▶ [To do] Please rewrite the listing below, replacing every occurrence of "kitchen cabinet" with "wall cupboard" and leaving everything else unchanged. Leave out the pictures.

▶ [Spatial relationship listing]
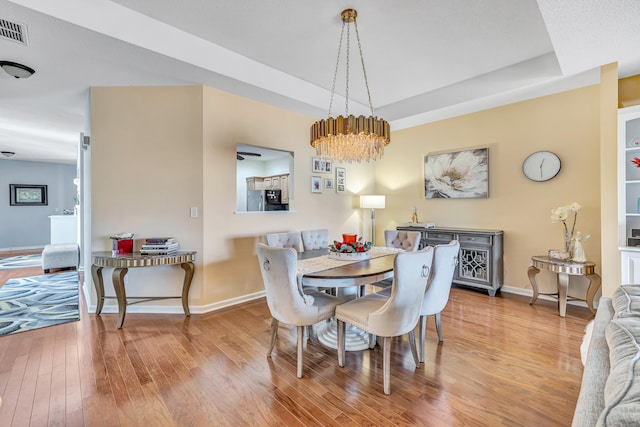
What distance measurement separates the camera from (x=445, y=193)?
184 inches

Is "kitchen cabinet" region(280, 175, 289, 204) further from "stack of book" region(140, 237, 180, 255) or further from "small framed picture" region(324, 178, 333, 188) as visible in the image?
"stack of book" region(140, 237, 180, 255)

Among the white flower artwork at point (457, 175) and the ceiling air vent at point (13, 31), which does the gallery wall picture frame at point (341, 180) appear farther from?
the ceiling air vent at point (13, 31)

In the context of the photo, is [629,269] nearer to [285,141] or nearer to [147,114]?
[285,141]

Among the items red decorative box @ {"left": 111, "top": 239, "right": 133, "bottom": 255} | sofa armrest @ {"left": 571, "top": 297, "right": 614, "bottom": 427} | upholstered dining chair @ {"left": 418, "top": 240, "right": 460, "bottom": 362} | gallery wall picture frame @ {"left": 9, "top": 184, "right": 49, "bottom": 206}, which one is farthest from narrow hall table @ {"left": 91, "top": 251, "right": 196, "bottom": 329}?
gallery wall picture frame @ {"left": 9, "top": 184, "right": 49, "bottom": 206}

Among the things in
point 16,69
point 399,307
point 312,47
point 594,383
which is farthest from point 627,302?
point 16,69

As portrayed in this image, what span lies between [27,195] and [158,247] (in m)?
7.70

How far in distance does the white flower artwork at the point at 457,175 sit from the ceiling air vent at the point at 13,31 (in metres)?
4.89

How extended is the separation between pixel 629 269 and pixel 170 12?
4.63m

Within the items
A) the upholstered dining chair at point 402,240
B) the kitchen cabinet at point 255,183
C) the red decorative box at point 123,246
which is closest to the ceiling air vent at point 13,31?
the red decorative box at point 123,246

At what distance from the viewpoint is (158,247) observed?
3105 millimetres

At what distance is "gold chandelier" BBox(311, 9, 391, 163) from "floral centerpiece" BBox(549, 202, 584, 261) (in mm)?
2240

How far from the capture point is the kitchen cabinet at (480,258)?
12.7 ft

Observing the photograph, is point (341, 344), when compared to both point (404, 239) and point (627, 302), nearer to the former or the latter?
point (627, 302)

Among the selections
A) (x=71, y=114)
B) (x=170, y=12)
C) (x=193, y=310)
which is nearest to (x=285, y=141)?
(x=170, y=12)
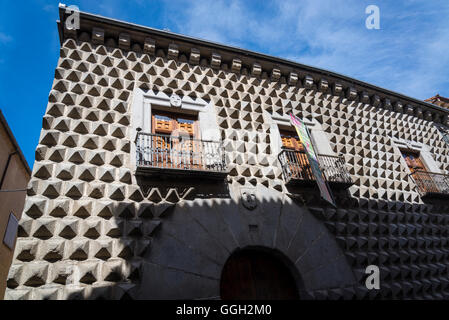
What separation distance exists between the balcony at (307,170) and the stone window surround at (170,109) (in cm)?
179

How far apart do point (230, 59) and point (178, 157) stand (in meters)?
3.70

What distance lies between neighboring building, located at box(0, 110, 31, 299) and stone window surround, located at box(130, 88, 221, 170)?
13.8 feet

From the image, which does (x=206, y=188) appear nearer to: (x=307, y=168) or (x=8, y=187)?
(x=307, y=168)

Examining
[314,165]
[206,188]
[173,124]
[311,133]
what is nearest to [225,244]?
[206,188]

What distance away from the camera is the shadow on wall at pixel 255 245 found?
4191 millimetres

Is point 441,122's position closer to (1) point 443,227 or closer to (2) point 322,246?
(1) point 443,227

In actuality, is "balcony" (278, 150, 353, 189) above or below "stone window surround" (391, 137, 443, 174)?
below

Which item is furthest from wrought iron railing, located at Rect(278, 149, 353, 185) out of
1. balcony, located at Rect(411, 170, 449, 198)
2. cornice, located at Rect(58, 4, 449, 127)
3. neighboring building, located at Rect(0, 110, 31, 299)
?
neighboring building, located at Rect(0, 110, 31, 299)

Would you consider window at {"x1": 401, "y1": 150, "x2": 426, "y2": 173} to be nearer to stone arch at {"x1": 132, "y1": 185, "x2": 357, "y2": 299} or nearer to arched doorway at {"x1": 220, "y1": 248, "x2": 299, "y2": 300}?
stone arch at {"x1": 132, "y1": 185, "x2": 357, "y2": 299}

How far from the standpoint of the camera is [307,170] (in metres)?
6.44

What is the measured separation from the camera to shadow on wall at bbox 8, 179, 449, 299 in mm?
4191

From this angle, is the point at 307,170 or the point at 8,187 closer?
the point at 307,170

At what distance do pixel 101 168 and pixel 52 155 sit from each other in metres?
0.85

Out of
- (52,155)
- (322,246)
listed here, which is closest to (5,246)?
(52,155)
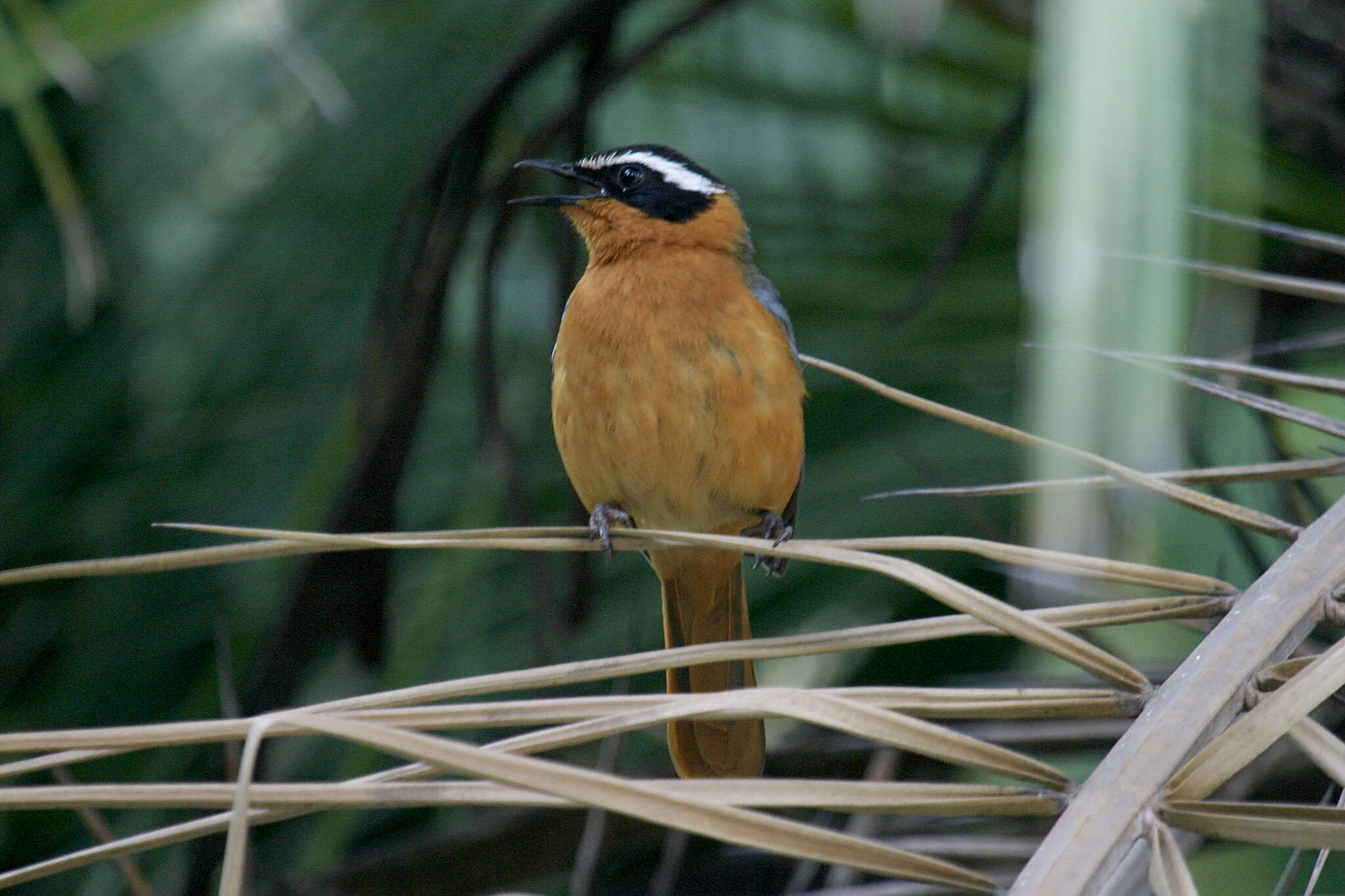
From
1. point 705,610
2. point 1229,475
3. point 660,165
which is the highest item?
point 660,165

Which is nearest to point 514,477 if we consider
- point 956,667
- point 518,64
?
point 518,64

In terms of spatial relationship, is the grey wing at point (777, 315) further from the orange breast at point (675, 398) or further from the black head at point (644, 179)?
the black head at point (644, 179)

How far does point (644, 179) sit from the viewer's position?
323cm

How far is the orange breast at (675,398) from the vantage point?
2783 millimetres

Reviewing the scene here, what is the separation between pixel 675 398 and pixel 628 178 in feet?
2.30

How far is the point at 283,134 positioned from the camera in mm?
3721

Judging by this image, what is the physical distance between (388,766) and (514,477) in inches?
53.2

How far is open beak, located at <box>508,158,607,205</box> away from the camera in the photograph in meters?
2.93

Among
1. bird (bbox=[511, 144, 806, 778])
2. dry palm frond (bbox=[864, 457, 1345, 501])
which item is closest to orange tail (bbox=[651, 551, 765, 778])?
bird (bbox=[511, 144, 806, 778])

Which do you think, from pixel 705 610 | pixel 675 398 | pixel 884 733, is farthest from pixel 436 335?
pixel 884 733

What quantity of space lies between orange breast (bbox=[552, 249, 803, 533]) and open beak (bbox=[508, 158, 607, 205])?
230 millimetres

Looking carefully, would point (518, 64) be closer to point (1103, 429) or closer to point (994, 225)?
point (994, 225)

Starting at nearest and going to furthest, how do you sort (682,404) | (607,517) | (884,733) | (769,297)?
1. (884,733)
2. (682,404)
3. (607,517)
4. (769,297)

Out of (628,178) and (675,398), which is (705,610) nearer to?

▶ [Full response]
What distance measurement separates the camera from (x=445, y=193)?
184 inches

Is "wall cupboard" region(280, 175, 289, 204) further from "stack of book" region(140, 237, 180, 255) or further from "small framed picture" region(324, 178, 333, 188) as visible in the image?
"stack of book" region(140, 237, 180, 255)

Among the white flower artwork at point (457, 175) and the ceiling air vent at point (13, 31), which does the gallery wall picture frame at point (341, 180) appear farther from?
the ceiling air vent at point (13, 31)

In the context of the photo, is [629,269] nearer to [285,141] or nearer to [147,114]?
[285,141]

Among the items red decorative box @ {"left": 111, "top": 239, "right": 133, "bottom": 255} | sofa armrest @ {"left": 571, "top": 297, "right": 614, "bottom": 427} | upholstered dining chair @ {"left": 418, "top": 240, "right": 460, "bottom": 362} | gallery wall picture frame @ {"left": 9, "top": 184, "right": 49, "bottom": 206}, which one is farthest from narrow hall table @ {"left": 91, "top": 251, "right": 196, "bottom": 329}?
gallery wall picture frame @ {"left": 9, "top": 184, "right": 49, "bottom": 206}

Among the things in
point 16,69
point 399,307
point 312,47
point 594,383
which is farthest from point 627,302?
point 16,69

As portrayed in this image, what span lies between [27,195] and [158,247] (in m)?
7.70

How far in distance does the white flower artwork at the point at 457,175 sit from the ceiling air vent at the point at 13,31 (in metres)?
4.89

How extended is the separation between pixel 629 269 and pixel 170 12?
4.63m

Within the items
A) the upholstered dining chair at point 402,240
B) the wall cupboard at point 255,183
C) the red decorative box at point 123,246
which is closest to the ceiling air vent at point 13,31?
the red decorative box at point 123,246

At what distance from the viewpoint is (158,247) observed?
3105 millimetres

At what distance is "gold chandelier" BBox(311, 9, 391, 163) from "floral centerpiece" BBox(549, 202, 584, 261) (in mm)?
2240

How far from the capture point is the wall cupboard at (480,258)?
12.7 ft

Observing the photograph, is point (341, 344), when compared to both point (404, 239) and point (627, 302), nearer to the former or the latter?
point (627, 302)

Among the selections
A) (x=71, y=114)
B) (x=170, y=12)
C) (x=193, y=310)
which is nearest to (x=285, y=141)?
(x=170, y=12)
What separation distance exists between the balcony at (307,170) and the stone window surround at (170,109) (in cm)?
179

How far apart do point (230, 59) and point (178, 157) stand (in meters)?
3.70

What distance lies between neighboring building, located at box(0, 110, 31, 299) and stone window surround, located at box(130, 88, 221, 170)?
13.8 feet

From the image, which does (x=206, y=188) appear nearer to: (x=307, y=168) or (x=8, y=187)?
(x=307, y=168)

Examining
[314,165]
[206,188]
[173,124]
[311,133]
what is nearest to [225,244]?
[206,188]

What distance away from the camera is the shadow on wall at pixel 255 245 found?
4191 millimetres

Is point 441,122's position closer to (1) point 443,227 or closer to (2) point 322,246?
(1) point 443,227

In actuality, is "balcony" (278, 150, 353, 189) above or below "stone window surround" (391, 137, 443, 174)?
below

Which item is furthest from wrought iron railing, located at Rect(278, 149, 353, 185) out of
1. balcony, located at Rect(411, 170, 449, 198)
2. cornice, located at Rect(58, 4, 449, 127)
3. neighboring building, located at Rect(0, 110, 31, 299)
?
neighboring building, located at Rect(0, 110, 31, 299)

Would you consider window at {"x1": 401, "y1": 150, "x2": 426, "y2": 173} to be nearer to stone arch at {"x1": 132, "y1": 185, "x2": 357, "y2": 299} or nearer to arched doorway at {"x1": 220, "y1": 248, "x2": 299, "y2": 300}?
stone arch at {"x1": 132, "y1": 185, "x2": 357, "y2": 299}

How far from the standpoint of the camera is [307,170] (in metres)?
6.44

What is the measured separation from the camera to shadow on wall at bbox 8, 179, 449, 299 in mm?
4191

From this angle, is the point at 307,170 or the point at 8,187 closer?
the point at 307,170

At what distance do pixel 101 168 and pixel 52 155 sit from each other in metres?
0.85

Out of
- (52,155)
- (322,246)
listed here, which is closest to (5,246)?
(52,155)
From
1. point 705,610
2. point 1229,475
3. point 660,165
which is the highest item?
point 660,165

Which is nearest to point 514,477 if we consider
- point 956,667
- point 518,64
?
point 518,64

In terms of spatial relationship, is the grey wing at point (777, 315) further from the orange breast at point (675, 398) or further from the black head at point (644, 179)?
the black head at point (644, 179)

How far does point (644, 179) sit from the viewer's position?
323cm

How far is the orange breast at (675,398) from the vantage point?
2783 millimetres

Reviewing the scene here, what is the separation between pixel 675 398 and pixel 628 178 in feet?
2.30

How far is the point at 283,134 positioned from the camera in mm?
3721

Judging by this image, what is the physical distance between (388,766) and (514,477) in inches?
53.2

How far is open beak, located at <box>508,158,607,205</box> away from the camera in the photograph in meters?
2.93

Among
1. bird (bbox=[511, 144, 806, 778])
2. dry palm frond (bbox=[864, 457, 1345, 501])
which item is closest to orange tail (bbox=[651, 551, 765, 778])?
bird (bbox=[511, 144, 806, 778])

Which do you think, from pixel 705 610 | pixel 675 398 | pixel 884 733, is farthest from pixel 436 335?
pixel 884 733

What quantity of space lies between orange breast (bbox=[552, 249, 803, 533]) and open beak (bbox=[508, 158, 607, 205])?
230 millimetres

Looking carefully, would point (518, 64) be closer to point (1103, 429) or closer to point (994, 225)?
point (994, 225)

Starting at nearest and going to furthest, how do you sort (682,404) | (607,517) | (884,733) | (769,297)?
1. (884,733)
2. (682,404)
3. (607,517)
4. (769,297)

Out of (628,178) and (675,398), which is (705,610) nearer to?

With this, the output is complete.